Re: Letting plpgsql in on the fun with the new expression eval stuff

From: Andres Freund <andres(at)anarazel(dot)de>
To: Tom Lane <tgl(at)sss(dot)pgh(dot)pa(dot)us>
Cc: pgsql-hackers(at)lists(dot)postgresql(dot)org
Subject: Re: Letting plpgsql in on the fun with the new expression eval stuff
Date: 2017-12-20 13:56:02
Message-ID: 20171220135602.4ixfvaqpeb6z7dil@alap3.anarazel.de
Views: Raw Message | Whole Thread | Download mbox | Resend email
Thread:
Lists: pgsql-hackers

Hi,

Cool to see you looking at that, I think there's quite some optimization
potential around. I've to reread a bunch of plpgsql code, it's not
exactly an area of the code I'm intimately familiar with.
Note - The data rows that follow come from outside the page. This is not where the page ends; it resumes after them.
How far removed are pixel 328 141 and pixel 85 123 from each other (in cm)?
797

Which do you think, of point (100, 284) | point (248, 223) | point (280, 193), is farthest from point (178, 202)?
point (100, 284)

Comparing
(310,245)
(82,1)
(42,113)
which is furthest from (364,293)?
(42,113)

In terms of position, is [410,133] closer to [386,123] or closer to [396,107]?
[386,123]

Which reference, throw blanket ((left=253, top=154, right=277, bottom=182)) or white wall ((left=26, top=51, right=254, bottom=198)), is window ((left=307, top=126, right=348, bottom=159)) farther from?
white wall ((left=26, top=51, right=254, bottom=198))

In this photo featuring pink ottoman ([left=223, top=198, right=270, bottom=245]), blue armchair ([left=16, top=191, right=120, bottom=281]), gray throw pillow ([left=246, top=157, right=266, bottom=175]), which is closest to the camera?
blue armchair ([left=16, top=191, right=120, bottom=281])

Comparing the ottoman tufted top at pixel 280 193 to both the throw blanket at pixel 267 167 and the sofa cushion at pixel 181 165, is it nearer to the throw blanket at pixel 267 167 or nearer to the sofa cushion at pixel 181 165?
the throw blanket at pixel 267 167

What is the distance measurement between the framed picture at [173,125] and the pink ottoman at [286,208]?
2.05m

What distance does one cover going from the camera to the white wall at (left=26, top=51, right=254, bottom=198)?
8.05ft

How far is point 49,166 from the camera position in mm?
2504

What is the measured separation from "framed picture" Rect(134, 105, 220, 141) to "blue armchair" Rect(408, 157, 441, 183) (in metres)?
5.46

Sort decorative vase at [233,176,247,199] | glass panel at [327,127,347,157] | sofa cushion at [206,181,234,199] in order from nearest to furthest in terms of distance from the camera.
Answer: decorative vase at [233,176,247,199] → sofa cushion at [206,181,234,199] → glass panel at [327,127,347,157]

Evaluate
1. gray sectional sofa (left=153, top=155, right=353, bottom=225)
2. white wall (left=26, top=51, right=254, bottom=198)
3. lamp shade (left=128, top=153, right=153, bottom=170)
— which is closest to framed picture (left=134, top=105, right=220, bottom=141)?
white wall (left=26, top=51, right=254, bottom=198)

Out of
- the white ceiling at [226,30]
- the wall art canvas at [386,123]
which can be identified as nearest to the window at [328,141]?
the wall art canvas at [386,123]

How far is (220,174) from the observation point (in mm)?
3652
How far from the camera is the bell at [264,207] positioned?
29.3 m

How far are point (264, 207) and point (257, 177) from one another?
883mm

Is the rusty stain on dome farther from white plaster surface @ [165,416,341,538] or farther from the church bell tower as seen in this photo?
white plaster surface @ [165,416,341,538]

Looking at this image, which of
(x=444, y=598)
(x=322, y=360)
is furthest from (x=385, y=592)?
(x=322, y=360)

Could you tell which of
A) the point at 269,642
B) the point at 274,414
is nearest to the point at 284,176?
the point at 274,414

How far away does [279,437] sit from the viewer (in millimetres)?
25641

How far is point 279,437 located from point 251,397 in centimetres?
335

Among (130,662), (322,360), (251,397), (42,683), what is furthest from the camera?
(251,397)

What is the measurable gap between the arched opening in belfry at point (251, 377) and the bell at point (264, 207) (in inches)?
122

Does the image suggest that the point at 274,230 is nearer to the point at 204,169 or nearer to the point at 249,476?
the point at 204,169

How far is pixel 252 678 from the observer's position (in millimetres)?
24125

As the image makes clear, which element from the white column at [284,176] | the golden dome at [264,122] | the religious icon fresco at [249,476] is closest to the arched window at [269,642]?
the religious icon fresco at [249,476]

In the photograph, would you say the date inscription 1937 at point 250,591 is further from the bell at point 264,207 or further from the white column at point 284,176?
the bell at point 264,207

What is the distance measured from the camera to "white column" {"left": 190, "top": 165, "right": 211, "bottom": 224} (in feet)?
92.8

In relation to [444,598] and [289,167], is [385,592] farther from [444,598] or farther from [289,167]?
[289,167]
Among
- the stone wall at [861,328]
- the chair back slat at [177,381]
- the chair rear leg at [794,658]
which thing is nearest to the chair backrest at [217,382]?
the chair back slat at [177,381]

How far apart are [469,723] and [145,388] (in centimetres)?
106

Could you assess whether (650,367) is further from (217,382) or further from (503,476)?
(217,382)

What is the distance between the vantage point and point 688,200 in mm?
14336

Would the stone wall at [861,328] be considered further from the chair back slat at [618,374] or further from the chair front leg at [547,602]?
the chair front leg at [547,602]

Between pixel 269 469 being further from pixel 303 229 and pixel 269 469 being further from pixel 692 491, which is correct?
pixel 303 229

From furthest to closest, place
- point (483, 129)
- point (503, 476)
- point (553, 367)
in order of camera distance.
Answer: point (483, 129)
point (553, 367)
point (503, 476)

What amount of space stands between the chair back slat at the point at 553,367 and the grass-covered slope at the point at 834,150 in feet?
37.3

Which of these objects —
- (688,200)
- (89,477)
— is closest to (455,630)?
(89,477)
On 2017-12-19 13:00:41 -0500, Tom Lane wrote:
> I'm looking at ways to get plpgsql expression evaluation to go faster,
> and one thing I'm noticing is the rather large overhead of going through
> ExecEvalParamExtern and plpgsql_param_fetch to get to the useful work
> (exec_eval_datum).

What's the workload you're testing? I'm mildly surprised to see
ExecEvalParamExtern() show up, rather than just plpgsql_param_fetch() &
exec_eval_datum(). Or were you just listing that to specify the
callpath?

> We've ameliorated that for DTYPE_VAR variables
> by keeping a pre-set-up copy of their values in a ParamListInfo struct,
> but that's pretty ugly and carries a bunch of costs of its own.

Just to make sure I understand correctly, you're talking about
setup_unshared_param_list() / setup_param_list()?

> What I'm wondering about, given the v10 redesign of expression evaluation,
> is whether we couldn't be smarter about this by allowing plpgsql (or other
> external users) to skip the ParamListInfo representation altogether, and
> instead compile Param references into calls to evaluation functions that
> are better tailored to the problem of fetching the desired value.

Yea, that seems to make sense.

> In the existing execution infrastructure, what seems to make sense is to
> have an ExprEvalStep type that has functionality like EEOP_PARAM_EXTERN,
> but includes a function pointer to a plpgsql-supplied function having the
> same signature as ExecEvalParamExtern. So the execution would look more
> or less like
>
> EEO_CASE(EEOP_PARAM_CALLBACK)
> {
> op->eval_param(state, op, econtext);
> EEO_NEXT();
> }
>
> and there'd need to be some extra fields (at least a void*) in the op
> struct where plpgsql could keep private data.

I think I'd redo the parameters to the callback slightly, but generally
that sounds sane. Was thinking of something more like

One question I have is how we will re-initialize the relevant state
between exec_simple_expr() calls. I guess the most realistic one is that
the op will have a pointer into an array managed by exec_simple_expr()
that can get reset?

> The JIT stuff you're working on could just compile an equivalent of the
> above, although in the very long term maybe there would be some advantage
> to letting add-on modules compile specialized code for such steps.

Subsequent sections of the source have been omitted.